[jira] [Updated] (FLINK-36164) JdbcIncrementalSource CheckPoint Timeout Due to Retrieving Schemas for All Subpartitions When Synchronizing a Partitioned PostgreSQL Table

tchivs (Jira) Tue, 27 Aug 2024 20:29:09 -0700


     [ 
https://issues.apache.org/jira/browse/FLINK-36164?page=com.atlassian.jira.plugin.system.issuetabpanels:all-tabpanel
 ]


tchivs updated FLINK-36164:
---------------------------
    Attachment: image-2024-08-28-11-28-21-496.png

> JdbcIncrementalSource CheckPoint Timeout Due to Retrieving Schemas for All 
> Subpartitions When Synchronizing a Partitioned PostgreSQL Table
> ------------------------------------------------------------------------------------------------------------------------------------------
>
>                 Key: FLINK-36164
>                 URL: https://issues.apache.org/jira/browse/FLINK-36164
>             Project: Flink
>          Issue Type: Improvement
>          Components: Flink CDC
>    Affects Versions: cdc-3.1.1
>            Reporter: tchivs
>            Priority: Major
>         Attachments: image-2024-08-28-11-28-21-496.png, 
> image-2024-08-28-11-28-33-016.png
>
>
> What's Wrong?
> When synchronizing a PostgreSQL table using a connector, if the table 
> contains a large number of partitions, the checkpoint always fails.
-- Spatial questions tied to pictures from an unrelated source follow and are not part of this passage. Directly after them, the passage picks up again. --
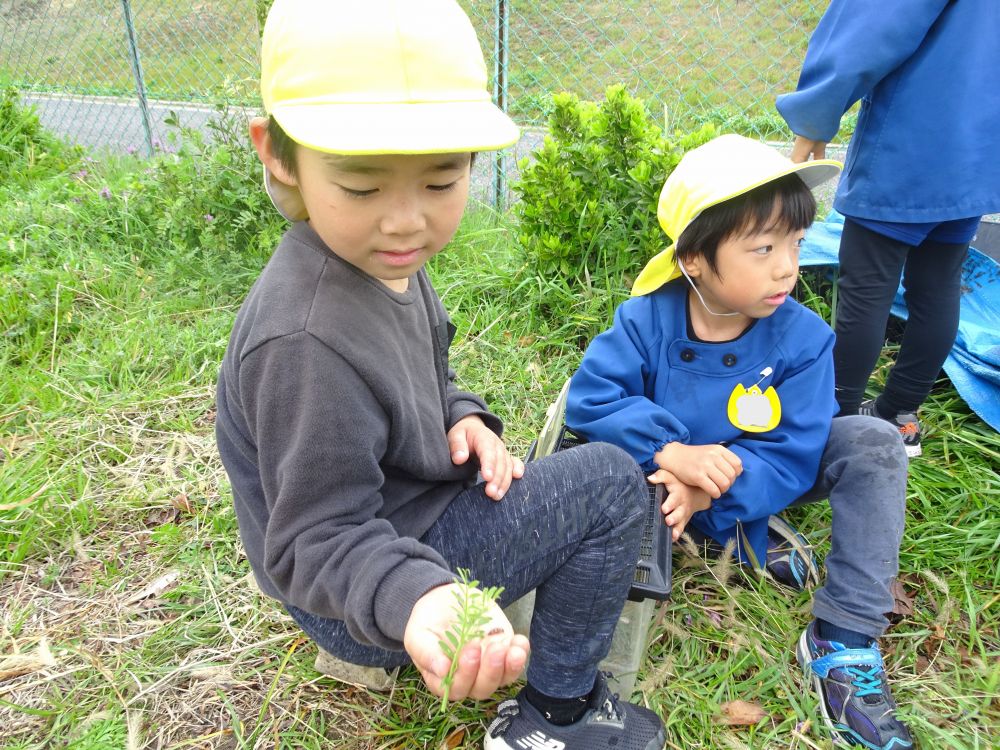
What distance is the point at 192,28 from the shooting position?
21.7 feet

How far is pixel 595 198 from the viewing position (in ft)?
9.65

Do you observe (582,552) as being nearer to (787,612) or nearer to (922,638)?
(787,612)

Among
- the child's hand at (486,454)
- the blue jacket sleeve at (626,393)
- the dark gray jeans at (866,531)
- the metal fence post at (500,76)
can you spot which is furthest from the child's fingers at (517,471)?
the metal fence post at (500,76)

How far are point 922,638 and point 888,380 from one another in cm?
96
By 
> tracing the source code, it was found that the PostgresDialect's 
> queryTableSchema queries the schema of each table. This schema querying 
> during each checkpoint causes connection timeouts.
> {code:java}
> JdbcIncrementalSource<String> incrSource =
>         PostgresSourceBuilder.PostgresIncrementalSource.<String>builder()
>                 .hostname(hostname)
>                 .port(port)
>                 .database(databaseName)
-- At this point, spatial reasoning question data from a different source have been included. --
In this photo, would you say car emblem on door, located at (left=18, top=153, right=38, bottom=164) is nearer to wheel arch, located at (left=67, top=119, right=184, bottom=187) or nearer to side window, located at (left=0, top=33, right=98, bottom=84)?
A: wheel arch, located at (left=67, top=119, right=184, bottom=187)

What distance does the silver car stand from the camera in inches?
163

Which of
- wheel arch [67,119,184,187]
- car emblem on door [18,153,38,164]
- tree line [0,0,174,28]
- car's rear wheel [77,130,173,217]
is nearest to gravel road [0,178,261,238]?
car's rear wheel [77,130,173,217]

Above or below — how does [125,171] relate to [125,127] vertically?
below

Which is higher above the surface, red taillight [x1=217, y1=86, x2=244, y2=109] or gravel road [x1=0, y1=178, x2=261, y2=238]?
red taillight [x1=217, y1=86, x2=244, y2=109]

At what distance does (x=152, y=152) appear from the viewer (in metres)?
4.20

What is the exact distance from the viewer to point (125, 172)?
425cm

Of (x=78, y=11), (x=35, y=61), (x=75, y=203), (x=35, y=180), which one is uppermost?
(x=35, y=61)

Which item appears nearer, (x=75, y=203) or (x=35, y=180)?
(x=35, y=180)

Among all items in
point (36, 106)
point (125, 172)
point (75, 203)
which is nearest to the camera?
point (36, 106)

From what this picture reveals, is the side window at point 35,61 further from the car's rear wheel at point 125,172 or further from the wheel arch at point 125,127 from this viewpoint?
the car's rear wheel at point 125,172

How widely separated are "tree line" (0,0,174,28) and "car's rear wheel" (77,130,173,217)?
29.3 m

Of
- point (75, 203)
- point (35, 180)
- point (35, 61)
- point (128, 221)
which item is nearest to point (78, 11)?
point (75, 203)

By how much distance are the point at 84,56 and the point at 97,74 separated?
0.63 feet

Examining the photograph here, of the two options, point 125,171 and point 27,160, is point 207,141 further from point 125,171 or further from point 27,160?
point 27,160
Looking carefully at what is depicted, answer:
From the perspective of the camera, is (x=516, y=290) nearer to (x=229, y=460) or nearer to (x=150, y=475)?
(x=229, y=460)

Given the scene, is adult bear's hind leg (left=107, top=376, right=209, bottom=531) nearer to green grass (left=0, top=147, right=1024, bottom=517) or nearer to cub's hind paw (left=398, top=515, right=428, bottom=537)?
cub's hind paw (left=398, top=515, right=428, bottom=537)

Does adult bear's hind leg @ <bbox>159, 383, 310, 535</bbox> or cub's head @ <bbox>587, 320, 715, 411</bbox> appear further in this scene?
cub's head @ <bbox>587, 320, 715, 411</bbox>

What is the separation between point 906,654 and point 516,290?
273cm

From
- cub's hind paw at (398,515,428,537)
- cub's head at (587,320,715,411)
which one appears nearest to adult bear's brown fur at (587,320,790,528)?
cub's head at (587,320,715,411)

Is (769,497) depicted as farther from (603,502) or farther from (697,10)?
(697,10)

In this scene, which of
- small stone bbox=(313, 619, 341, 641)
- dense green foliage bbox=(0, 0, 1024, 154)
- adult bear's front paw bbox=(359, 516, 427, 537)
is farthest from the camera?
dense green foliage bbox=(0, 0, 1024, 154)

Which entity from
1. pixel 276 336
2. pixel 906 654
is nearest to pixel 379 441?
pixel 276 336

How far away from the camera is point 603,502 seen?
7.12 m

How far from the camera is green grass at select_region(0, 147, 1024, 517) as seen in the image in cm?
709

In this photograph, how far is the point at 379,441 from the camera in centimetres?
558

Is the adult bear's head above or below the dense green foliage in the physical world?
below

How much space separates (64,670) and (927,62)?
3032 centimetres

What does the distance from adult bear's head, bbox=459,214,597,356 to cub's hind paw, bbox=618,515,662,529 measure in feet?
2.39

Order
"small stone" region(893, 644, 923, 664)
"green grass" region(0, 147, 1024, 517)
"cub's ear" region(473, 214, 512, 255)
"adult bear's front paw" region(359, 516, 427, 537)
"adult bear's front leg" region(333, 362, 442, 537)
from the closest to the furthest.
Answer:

>                 .schemaList(schemaName)
>                 .tableList(tableName)
>                 .username(username)
>                 .password(password)
>                 .deserializer(schema)
>                 .slotName(slotName)
>                 .decodingPluginName(config.get(DECODING_PLUGIN_NAME))
>                 .includeSchemaChanges(true)
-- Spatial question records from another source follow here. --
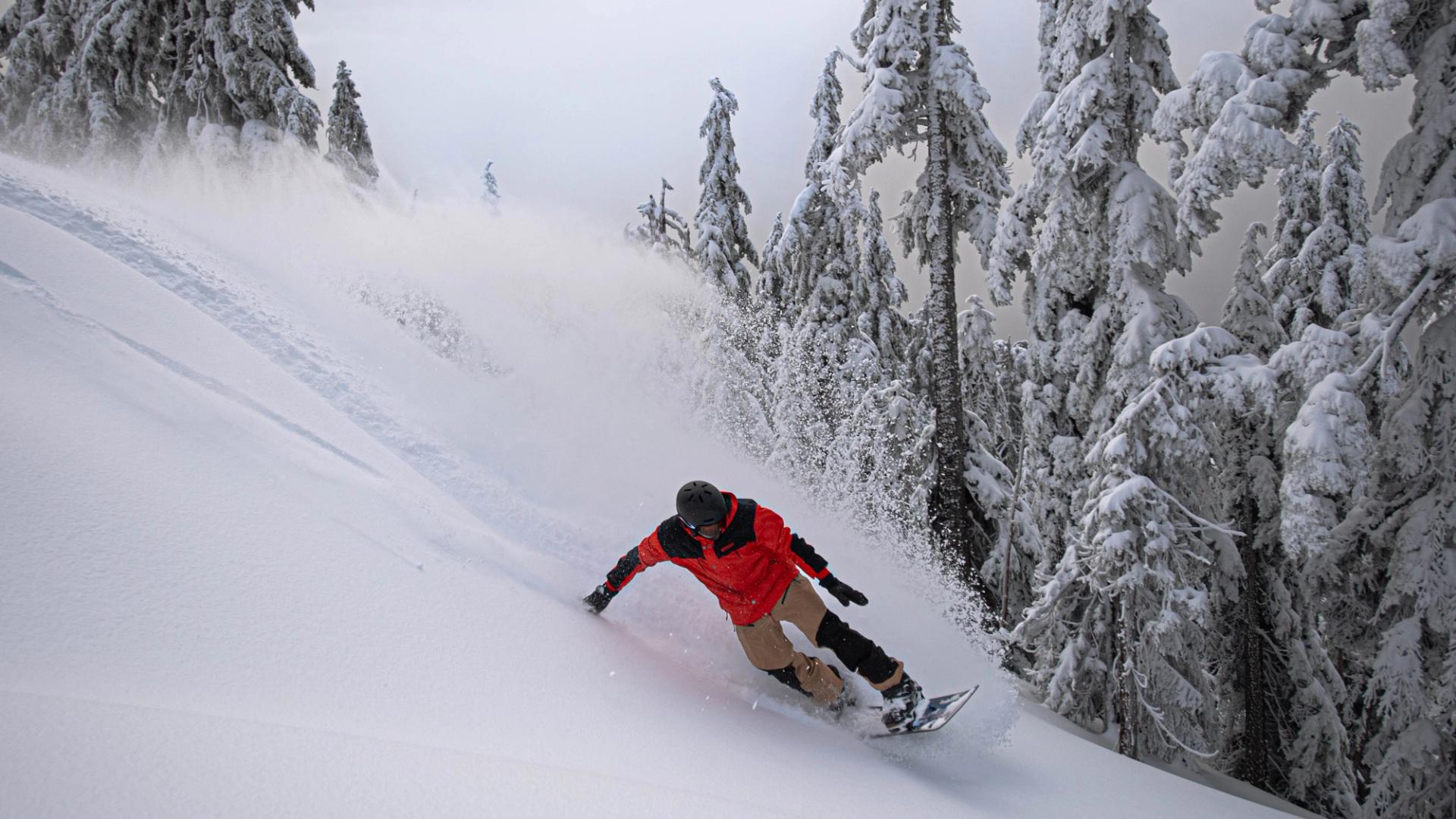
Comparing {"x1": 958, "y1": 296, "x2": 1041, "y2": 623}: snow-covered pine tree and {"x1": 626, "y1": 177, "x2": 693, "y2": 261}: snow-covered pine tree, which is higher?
{"x1": 626, "y1": 177, "x2": 693, "y2": 261}: snow-covered pine tree

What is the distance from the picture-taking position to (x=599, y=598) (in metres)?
5.09

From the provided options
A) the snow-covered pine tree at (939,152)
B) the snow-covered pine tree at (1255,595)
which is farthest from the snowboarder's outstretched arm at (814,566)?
the snow-covered pine tree at (1255,595)

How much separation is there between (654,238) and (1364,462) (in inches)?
989

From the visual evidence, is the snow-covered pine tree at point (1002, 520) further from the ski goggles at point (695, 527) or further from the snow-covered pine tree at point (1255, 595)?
the ski goggles at point (695, 527)

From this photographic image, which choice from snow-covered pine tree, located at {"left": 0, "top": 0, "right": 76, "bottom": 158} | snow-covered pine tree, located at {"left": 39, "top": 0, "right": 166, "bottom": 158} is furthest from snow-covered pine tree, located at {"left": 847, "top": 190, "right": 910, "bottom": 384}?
snow-covered pine tree, located at {"left": 0, "top": 0, "right": 76, "bottom": 158}

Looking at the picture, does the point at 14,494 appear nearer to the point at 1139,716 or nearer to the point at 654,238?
the point at 1139,716

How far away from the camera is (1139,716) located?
1098 cm

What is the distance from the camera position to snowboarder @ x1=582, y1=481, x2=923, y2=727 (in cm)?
485

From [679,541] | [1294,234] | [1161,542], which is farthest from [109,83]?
[1294,234]

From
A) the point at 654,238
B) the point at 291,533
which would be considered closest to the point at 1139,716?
the point at 291,533

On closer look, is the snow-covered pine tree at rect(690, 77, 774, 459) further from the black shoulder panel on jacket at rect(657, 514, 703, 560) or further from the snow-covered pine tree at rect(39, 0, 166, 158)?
the snow-covered pine tree at rect(39, 0, 166, 158)

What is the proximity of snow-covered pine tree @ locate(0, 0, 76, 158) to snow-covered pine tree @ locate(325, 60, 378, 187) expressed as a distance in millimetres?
9095

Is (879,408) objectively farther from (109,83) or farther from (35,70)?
(35,70)

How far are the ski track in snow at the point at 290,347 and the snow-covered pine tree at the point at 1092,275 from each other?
8.32 m
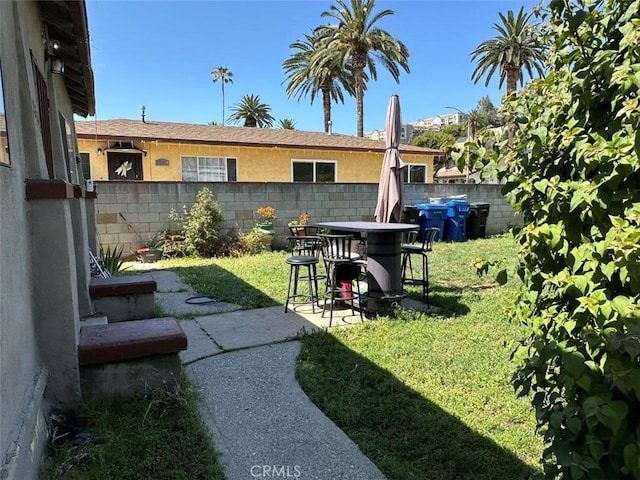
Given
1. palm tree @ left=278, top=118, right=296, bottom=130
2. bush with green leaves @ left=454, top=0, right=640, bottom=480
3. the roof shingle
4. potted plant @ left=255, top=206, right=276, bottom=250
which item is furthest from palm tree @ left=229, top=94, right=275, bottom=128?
bush with green leaves @ left=454, top=0, right=640, bottom=480

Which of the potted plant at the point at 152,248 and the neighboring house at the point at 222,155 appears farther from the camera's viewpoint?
the neighboring house at the point at 222,155

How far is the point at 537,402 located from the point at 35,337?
8.72ft

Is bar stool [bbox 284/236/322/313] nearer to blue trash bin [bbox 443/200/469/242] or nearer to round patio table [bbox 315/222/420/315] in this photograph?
round patio table [bbox 315/222/420/315]

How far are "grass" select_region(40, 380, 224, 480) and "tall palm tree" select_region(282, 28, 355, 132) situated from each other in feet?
66.2

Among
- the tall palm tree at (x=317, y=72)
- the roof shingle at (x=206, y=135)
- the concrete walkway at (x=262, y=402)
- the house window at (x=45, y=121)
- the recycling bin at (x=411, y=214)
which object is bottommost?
the concrete walkway at (x=262, y=402)

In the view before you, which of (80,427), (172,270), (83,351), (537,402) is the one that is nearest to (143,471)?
(80,427)

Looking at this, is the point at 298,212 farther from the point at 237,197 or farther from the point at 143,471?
the point at 143,471

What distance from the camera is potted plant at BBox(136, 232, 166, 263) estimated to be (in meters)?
8.84

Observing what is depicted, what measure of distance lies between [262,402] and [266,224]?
24.4 feet

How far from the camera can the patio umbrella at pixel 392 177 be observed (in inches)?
249

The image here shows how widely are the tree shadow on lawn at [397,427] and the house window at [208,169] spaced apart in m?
11.1

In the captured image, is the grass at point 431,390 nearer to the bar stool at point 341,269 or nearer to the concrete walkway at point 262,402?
the concrete walkway at point 262,402

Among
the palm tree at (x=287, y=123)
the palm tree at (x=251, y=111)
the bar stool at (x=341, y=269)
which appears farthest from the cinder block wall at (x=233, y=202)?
the palm tree at (x=287, y=123)

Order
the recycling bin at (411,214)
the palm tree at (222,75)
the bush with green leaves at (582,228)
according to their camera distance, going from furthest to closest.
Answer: the palm tree at (222,75) < the recycling bin at (411,214) < the bush with green leaves at (582,228)
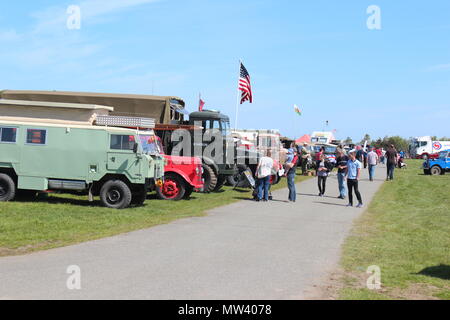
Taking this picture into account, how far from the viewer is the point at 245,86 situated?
1193 inches

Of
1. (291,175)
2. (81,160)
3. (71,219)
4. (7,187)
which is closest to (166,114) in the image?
(291,175)

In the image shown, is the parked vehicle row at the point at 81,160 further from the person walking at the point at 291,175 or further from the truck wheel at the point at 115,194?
the person walking at the point at 291,175

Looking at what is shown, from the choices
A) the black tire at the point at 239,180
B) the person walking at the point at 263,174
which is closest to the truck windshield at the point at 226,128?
the black tire at the point at 239,180

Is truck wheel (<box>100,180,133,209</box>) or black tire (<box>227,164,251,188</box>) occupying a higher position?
black tire (<box>227,164,251,188</box>)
>                 .debeziumProperties(debeziumProperties)
>                 .startupOptions(startupOptions)
>                 .splitSize(config.get(SCAN_INCREMENTAL_SNAPSHOT_CHUNK_SIZE))
>                 .splitMetaGroupSize(config.get(CHUNK_META_GROUP_SIZE))
>                 .fetchSize(config.get(SCAN_SNAPSHOT_FETCH_SIZE))
>                 .connectTimeout(config.get(CONNECT_TIMEOUT))
>                 .connectionPoolSize(config.get(CONNECTION_POOL_SIZE))
>                 .connectMaxRetries(config.get(CONNECT_MAX_RETRIES))
>                 .distributionFactorUpper(
>                         
> config.get(SPLIT_KEY_EVEN_DISTRIBUTION_FACTOR_UPPER_BOUND))
>                 .distributionFactorLower(
>                         
> config.get(SPLIT_KEY_EVEN_DISTRIBUTION_FACTOR_LOWER_BOUND))
>                 .heartbeatInterval(config.get(HEARTBEAT_INTERVAL))
>                 .build(); {code}
>  
> check point Exception:
> {quote}org.apache.flink.util.FlinkRuntimeException: Exceeded checkpoint 
> tolerable failure threshold. The latest checkpoint failed due to Checkpoint 
> expired before completing., view the Checkpoint History tab or the Job 
> Manager log to find out why continuous checkpoints failed.
> image
> {quote}
> error log：
>  
> {code:java}
> 2024-05-28 15:39:07,367 INFO org.apache.flink.runtime.taskmanager.Task [] - 
> Freeing task resources for jjdb: Writer -> jjdb: Committer (1/1)#0 
> (dbec67a546f03f19bae3a56726a02174_788573959fc6fd87fb6bfd0ffc27d896_0_0).
> 2024-05-28 15:39:07,370 INFO 
> org.apache.flink.runtime.taskexecutor.TaskExecutor [] - Un-registering task 
> and sending final execution state CANCELED to JobManager for task fkdb: 
> Writer -> fkdb: Committer (1/1)#0 
> dbec67a546f03f19bae3a56726a02174_1992c3287130e2f49268dbcc909a7d1d_0_0.
> 2024-05-28 15:39:07,370 INFO org.apache.http.impl.execchain.RetryExec [] - 
> I/O exception (java.net.SocketException) caught when processing request to 
> {}->http://192.168.0.168:8040: Socket closed
> 2024-05-28 15:39:07,378 INFO 
> org.apache.flink.runtime.taskexecutor.TaskExecutor [] - Un-registering task 
> and sending final execution state CANCELED to JobManager for task jjdb: 
> Writer -> jjdb: Committer (1/1)#0 
> dbec67a546f03f19bae3a56726a02174_788573959fc6fd87fb6bfd0ffc27d896_0_0.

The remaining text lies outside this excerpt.